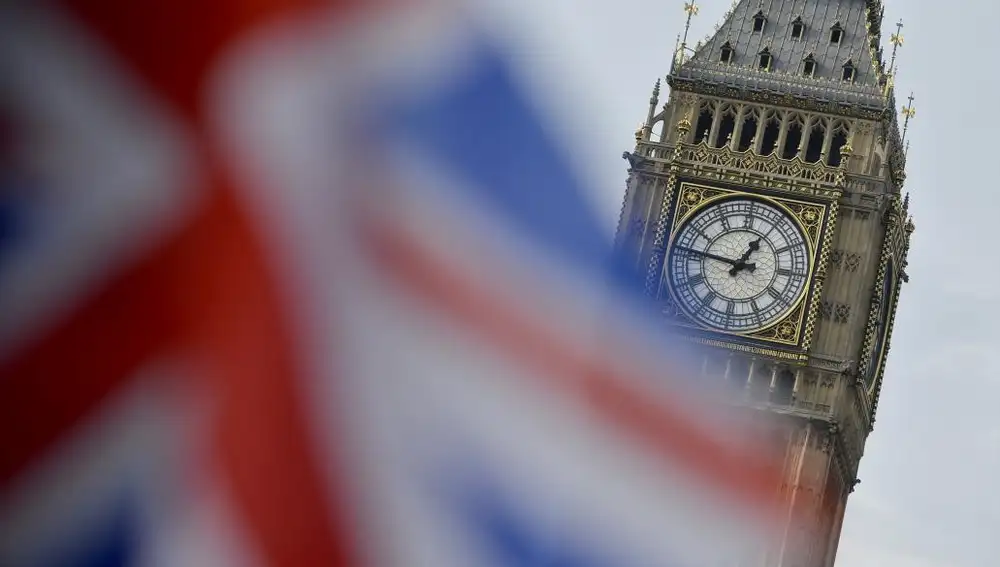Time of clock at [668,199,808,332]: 12:46
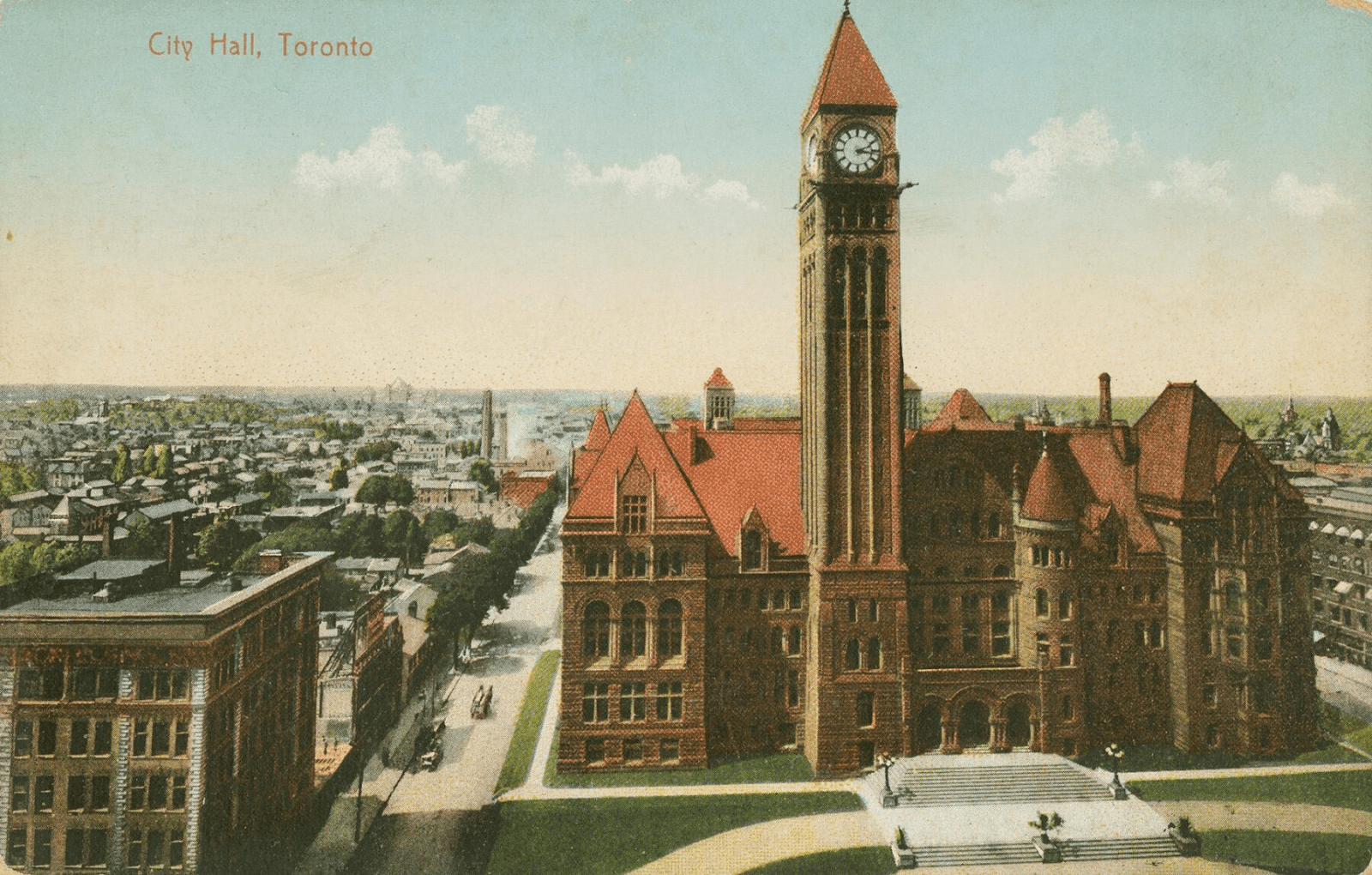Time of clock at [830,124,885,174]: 2:16
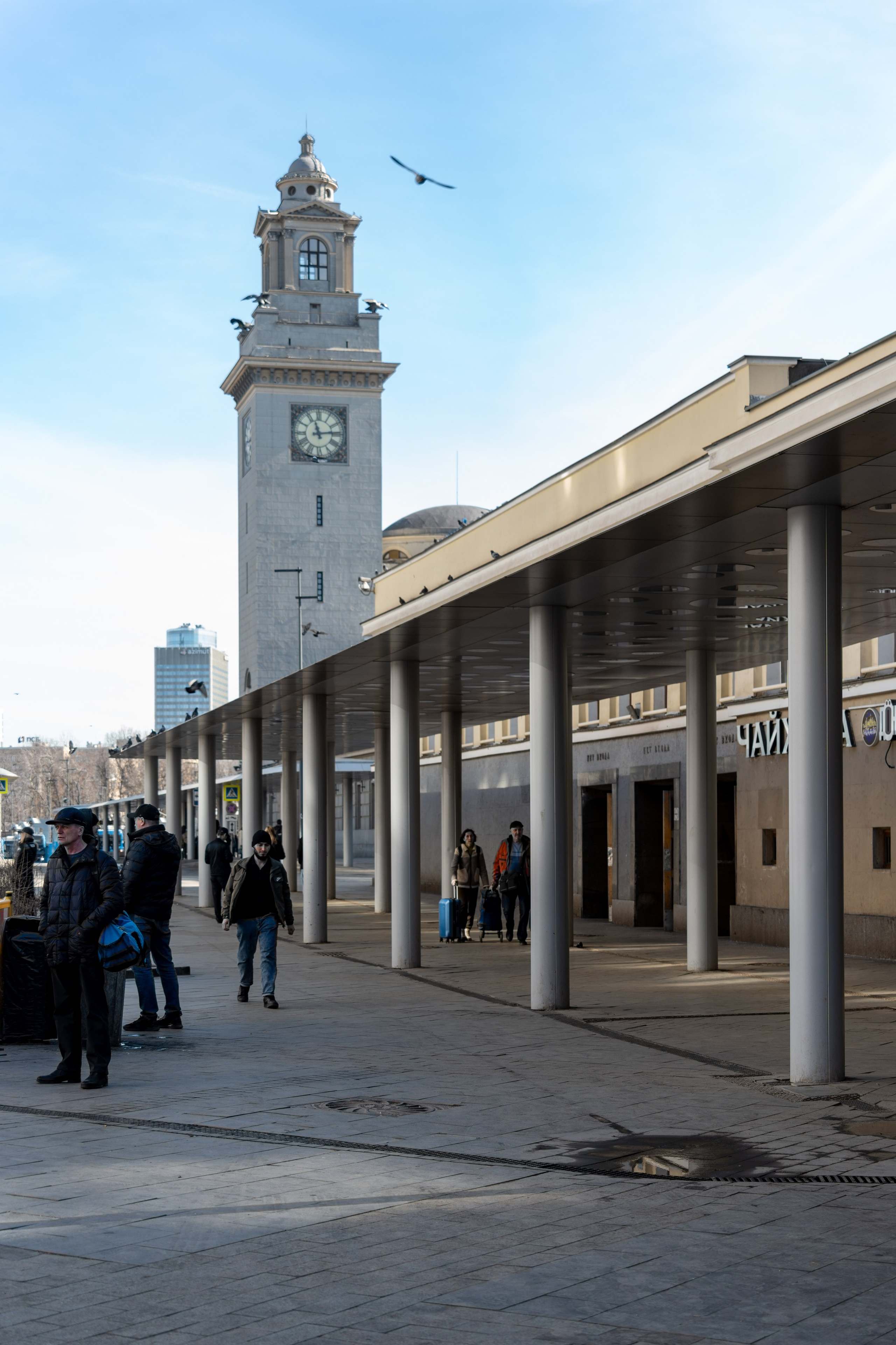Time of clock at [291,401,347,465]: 11:13
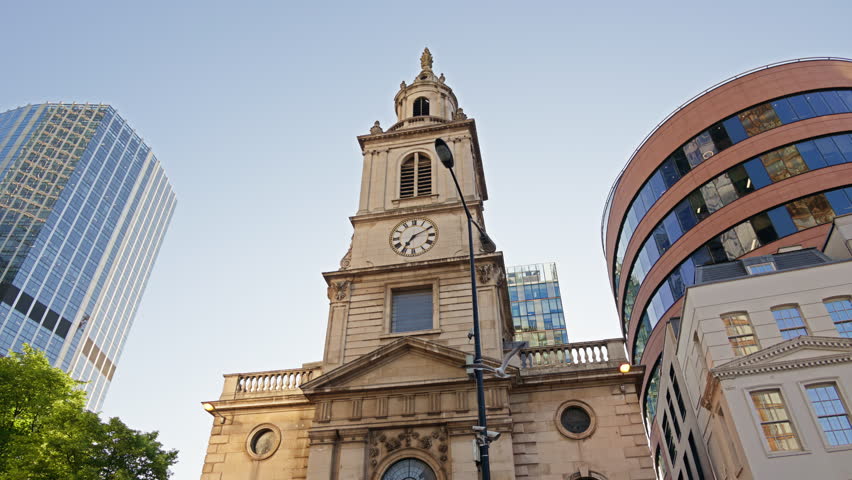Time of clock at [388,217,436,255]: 7:10
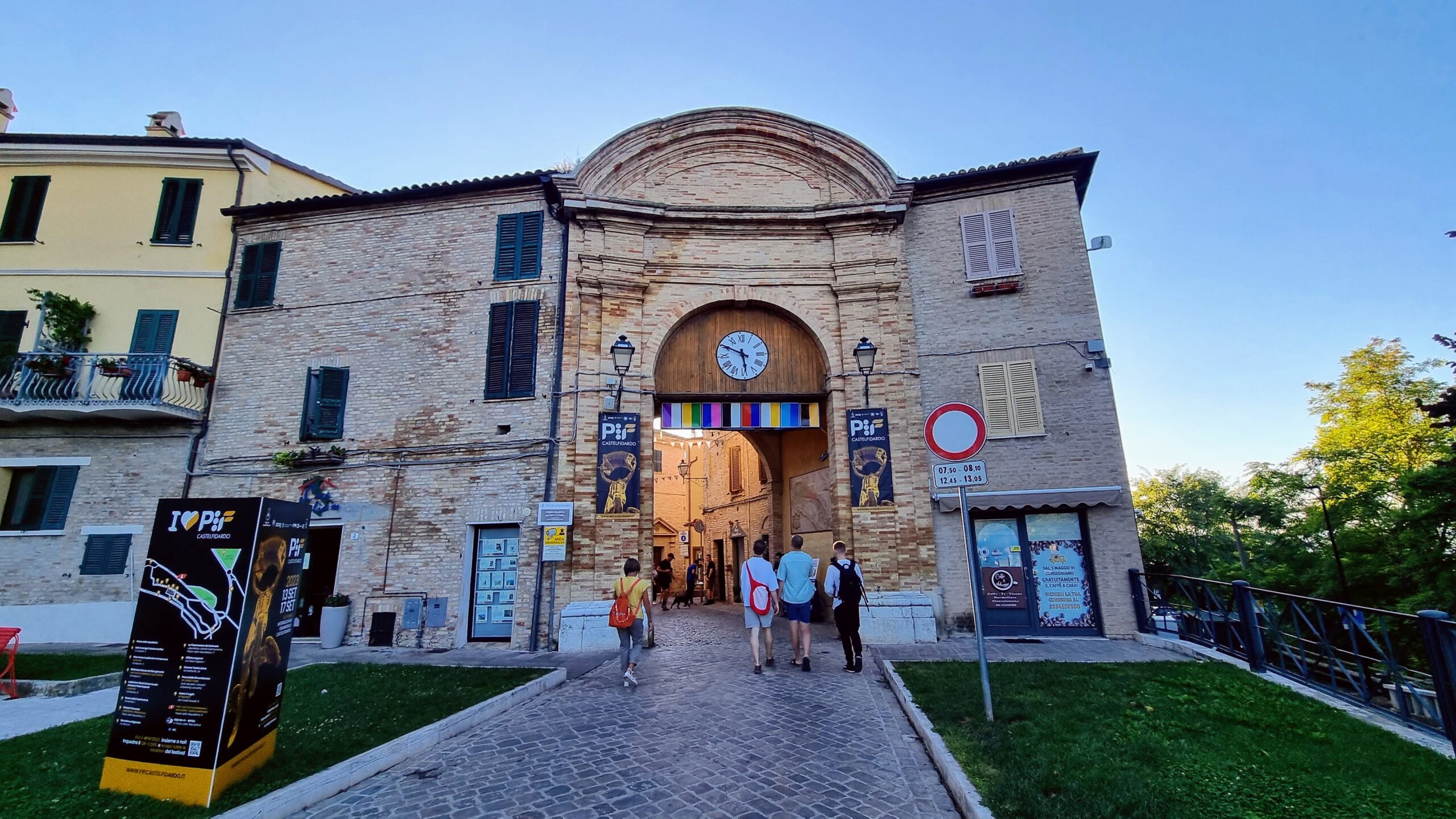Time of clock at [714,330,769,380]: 5:49
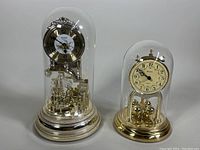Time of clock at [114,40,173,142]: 9:51
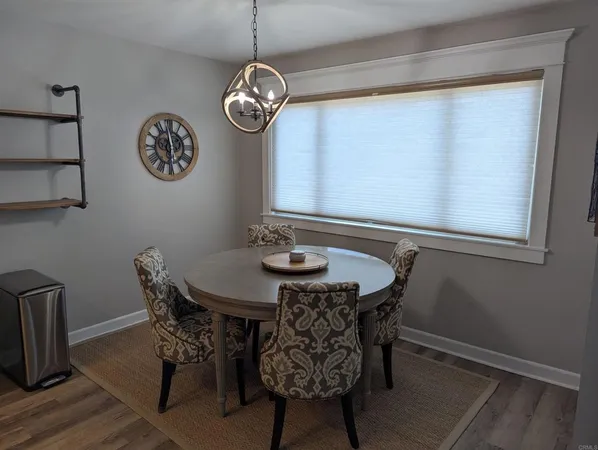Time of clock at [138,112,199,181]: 5:59
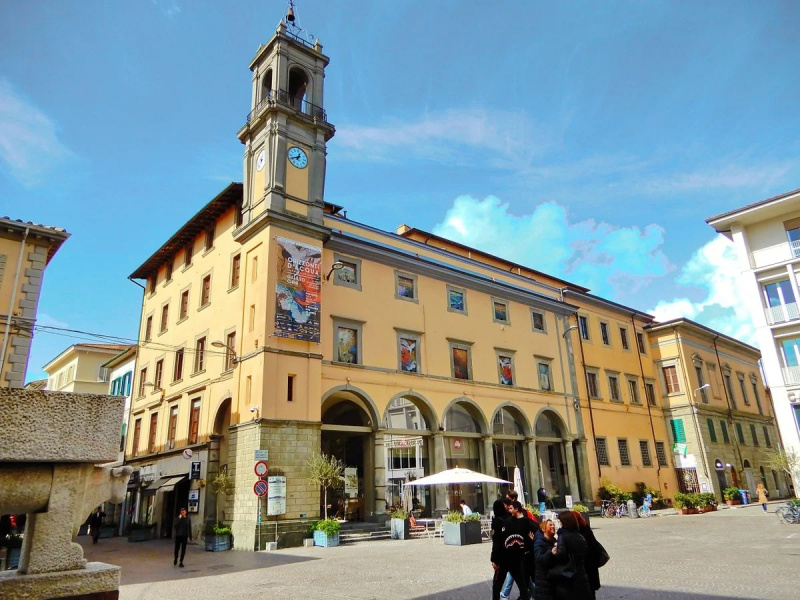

▬▬▬▬▬▬

- [Given request] Please write out the entries above again, changing "clock" to "dial" and leaving everything else as it is. Leave the pictures out.

- [Written solution]
Time of dial at [668,199,808,332]: 12:46
Time of dial at [830,124,885,174]: 2:16
Time of dial at [291,401,347,465]: 11:13
Time of dial at [388,217,436,255]: 7:10
Time of dial at [714,330,769,380]: 5:49
Time of dial at [114,40,173,142]: 9:51
Time of dial at [138,112,199,181]: 5:59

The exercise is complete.